If you haven't got uptime monitoring on your site, there really is no excuse as you can set up something with minimal effort and free of charge.
My last customer was one of the top three web sites in Norway, and as their entire business was built on the web they were pretty advanced when it comes to IT-operations and monitoring their services. I learned a lot about ops during the three years I was there, and especially the last year when we built a new application which didn’t have all the bells and whistles (and warts) of the somewhat older application stack we replaced.
Summer 2014 - new customer. A customer with several hundred years of history in the physical world - and in fact one of the very top cultural institutions in Norway by number of visitors. But times they ar’a changing, and even if their offerings are increasingly digital they haven’t had the resources to build, manage and continuously improve their IT-operations setup for all the new services they have built.
So … where to begin?
Actually, our first step ended up being more concerned about new stuff … which perhaps wasn’t ideal. It would probably have been better to start by improving IT-operations around existing services - but that wasn’t the way the cookie crumbled … However - today we took a step we should have taken a while back:
Establish simple monitoring of the externally available services
There are many ways to approach this, but in this case we just picked a solution that seemed simple to get started with. Here is a list of 50 Free Uptime Monitoring Services. We read up a little on the first one mentioned - UptimeRobot and just went with it to get started.
UptimeRobot gives you four types of monitors:
- HTTP(s) - which does an HTTP HEAD-request and checks for 200 OK
- Keyword - checks web page content (from a GET request) for presence or absence of a specific word or phrase (keyword)
- Ping - checks for response from ICMP ping
- Port - which we guess checks if it can create a TCP-connection to a specific port on a host
It is worth noting that UptimeRobot’s primary servers are in Dallas, TX, so for a primarily local service in Oslo, Norway, the response times are somewhat high and there is a lot of network infrastructure between them and us that might cause “false positives”. Also one should make sure the monitoring traffic doesn’t skew web stats (especially the Keyword monitor can possibly affect stats).
UptimeRobot checks every 5 to 120 minutes (configurable).
When a check causes a change in state from UP to DOWN (or DOWN to UP) you can ask UptimeRobot to notify you using a number of mechanisms:
- Free SMS (this is a somewhat limited offering)
- Webhook (they perform a GET-request to a URL of your choice)
- Slack (notification to a user or channel)

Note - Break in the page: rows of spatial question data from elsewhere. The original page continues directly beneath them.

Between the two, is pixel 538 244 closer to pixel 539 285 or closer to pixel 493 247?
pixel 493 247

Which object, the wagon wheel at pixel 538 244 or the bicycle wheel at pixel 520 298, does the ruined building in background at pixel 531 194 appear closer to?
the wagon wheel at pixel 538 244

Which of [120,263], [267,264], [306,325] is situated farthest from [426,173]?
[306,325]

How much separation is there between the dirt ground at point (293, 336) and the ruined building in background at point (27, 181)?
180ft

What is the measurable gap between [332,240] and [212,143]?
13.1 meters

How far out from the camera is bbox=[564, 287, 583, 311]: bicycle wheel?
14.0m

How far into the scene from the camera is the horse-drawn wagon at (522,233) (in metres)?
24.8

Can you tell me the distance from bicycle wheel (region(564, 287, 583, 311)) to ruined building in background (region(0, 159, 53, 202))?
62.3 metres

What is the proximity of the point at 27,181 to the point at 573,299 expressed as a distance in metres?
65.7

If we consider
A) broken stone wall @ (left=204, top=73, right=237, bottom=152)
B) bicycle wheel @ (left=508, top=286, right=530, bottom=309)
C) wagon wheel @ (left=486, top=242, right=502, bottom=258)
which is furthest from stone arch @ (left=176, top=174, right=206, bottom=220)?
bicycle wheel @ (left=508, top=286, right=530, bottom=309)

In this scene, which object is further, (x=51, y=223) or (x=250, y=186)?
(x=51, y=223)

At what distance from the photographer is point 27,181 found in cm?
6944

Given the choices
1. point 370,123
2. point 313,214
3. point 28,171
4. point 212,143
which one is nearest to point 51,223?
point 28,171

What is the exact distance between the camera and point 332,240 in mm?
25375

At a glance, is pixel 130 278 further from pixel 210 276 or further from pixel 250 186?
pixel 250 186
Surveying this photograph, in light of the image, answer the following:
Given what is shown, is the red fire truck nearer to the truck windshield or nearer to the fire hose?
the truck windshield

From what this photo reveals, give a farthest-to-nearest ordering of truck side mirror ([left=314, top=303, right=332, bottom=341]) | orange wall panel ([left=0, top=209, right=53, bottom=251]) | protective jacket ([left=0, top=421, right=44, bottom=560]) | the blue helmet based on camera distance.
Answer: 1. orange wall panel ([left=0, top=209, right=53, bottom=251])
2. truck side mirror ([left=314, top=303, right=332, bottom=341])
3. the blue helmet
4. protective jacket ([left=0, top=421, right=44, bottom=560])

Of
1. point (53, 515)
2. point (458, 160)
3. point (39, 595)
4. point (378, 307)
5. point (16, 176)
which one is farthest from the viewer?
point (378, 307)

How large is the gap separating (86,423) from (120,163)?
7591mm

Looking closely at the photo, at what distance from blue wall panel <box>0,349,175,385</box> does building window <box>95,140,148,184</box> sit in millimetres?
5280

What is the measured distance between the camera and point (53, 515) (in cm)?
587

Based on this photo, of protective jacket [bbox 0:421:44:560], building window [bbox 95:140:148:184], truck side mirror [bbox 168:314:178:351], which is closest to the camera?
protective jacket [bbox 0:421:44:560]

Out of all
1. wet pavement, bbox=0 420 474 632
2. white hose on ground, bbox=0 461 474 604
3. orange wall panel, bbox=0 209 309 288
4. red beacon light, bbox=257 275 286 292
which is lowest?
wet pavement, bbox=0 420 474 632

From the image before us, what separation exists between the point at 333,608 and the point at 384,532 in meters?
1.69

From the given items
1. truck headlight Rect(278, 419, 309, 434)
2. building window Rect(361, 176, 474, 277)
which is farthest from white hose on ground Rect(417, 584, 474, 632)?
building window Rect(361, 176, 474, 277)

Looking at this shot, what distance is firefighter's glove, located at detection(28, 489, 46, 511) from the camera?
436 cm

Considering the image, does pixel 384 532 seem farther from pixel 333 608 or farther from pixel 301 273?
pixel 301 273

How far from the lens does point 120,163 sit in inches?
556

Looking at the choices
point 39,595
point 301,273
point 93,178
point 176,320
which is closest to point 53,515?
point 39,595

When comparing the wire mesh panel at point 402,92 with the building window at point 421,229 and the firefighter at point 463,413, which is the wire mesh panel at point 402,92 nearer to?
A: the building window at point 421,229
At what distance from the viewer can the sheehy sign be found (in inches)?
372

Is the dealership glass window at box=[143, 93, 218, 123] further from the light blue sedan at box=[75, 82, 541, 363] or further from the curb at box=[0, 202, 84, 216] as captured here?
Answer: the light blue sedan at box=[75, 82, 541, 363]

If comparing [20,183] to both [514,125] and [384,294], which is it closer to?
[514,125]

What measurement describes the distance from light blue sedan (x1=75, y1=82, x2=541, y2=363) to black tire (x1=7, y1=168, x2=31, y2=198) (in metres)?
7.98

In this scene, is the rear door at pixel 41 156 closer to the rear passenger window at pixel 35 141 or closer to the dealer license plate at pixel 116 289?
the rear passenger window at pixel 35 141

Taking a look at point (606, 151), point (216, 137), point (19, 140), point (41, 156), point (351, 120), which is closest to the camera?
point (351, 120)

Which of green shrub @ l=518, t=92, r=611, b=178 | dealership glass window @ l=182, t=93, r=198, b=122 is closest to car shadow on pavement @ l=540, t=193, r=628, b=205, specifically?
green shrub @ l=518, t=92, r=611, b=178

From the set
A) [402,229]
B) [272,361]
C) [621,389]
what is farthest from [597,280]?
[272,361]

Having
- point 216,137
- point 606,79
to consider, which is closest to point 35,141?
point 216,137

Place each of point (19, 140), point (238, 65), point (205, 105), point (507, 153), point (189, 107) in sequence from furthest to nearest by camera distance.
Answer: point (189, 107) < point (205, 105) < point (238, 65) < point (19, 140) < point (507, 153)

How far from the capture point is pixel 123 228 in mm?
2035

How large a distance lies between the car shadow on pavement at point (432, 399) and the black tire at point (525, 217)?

- HipChat (notification to a room)
In addition they support three notification apps:
- Boxcar 2
UptimeRobot is a free service and if they fail or go down you haven’t paid them any money you can ask them to return … And they acknowledge that there might be false positives - e.g because their servers are overloaded. But for us this is also about learning about monitoring and hopefully a lot better than learning through the grapevine that our services are down.
We spent about 45 minutes this morning configuring the first 5-6 monitors (one of each type) and setting up a couple of notification channels (email, Slack). We knew that there would be some planned service interuptions this evening so we have already got some results. Tomorrow we will have to correlate the notifications with the actual disruptions. One thing we have already seen is that at one or two monitors didn’t switch back to UP when the service came back up. Cycling the monitor (PAUSE - START) brought it back to UP. Annoying, but not as important as not getting DOWN-notifications if a service goes down.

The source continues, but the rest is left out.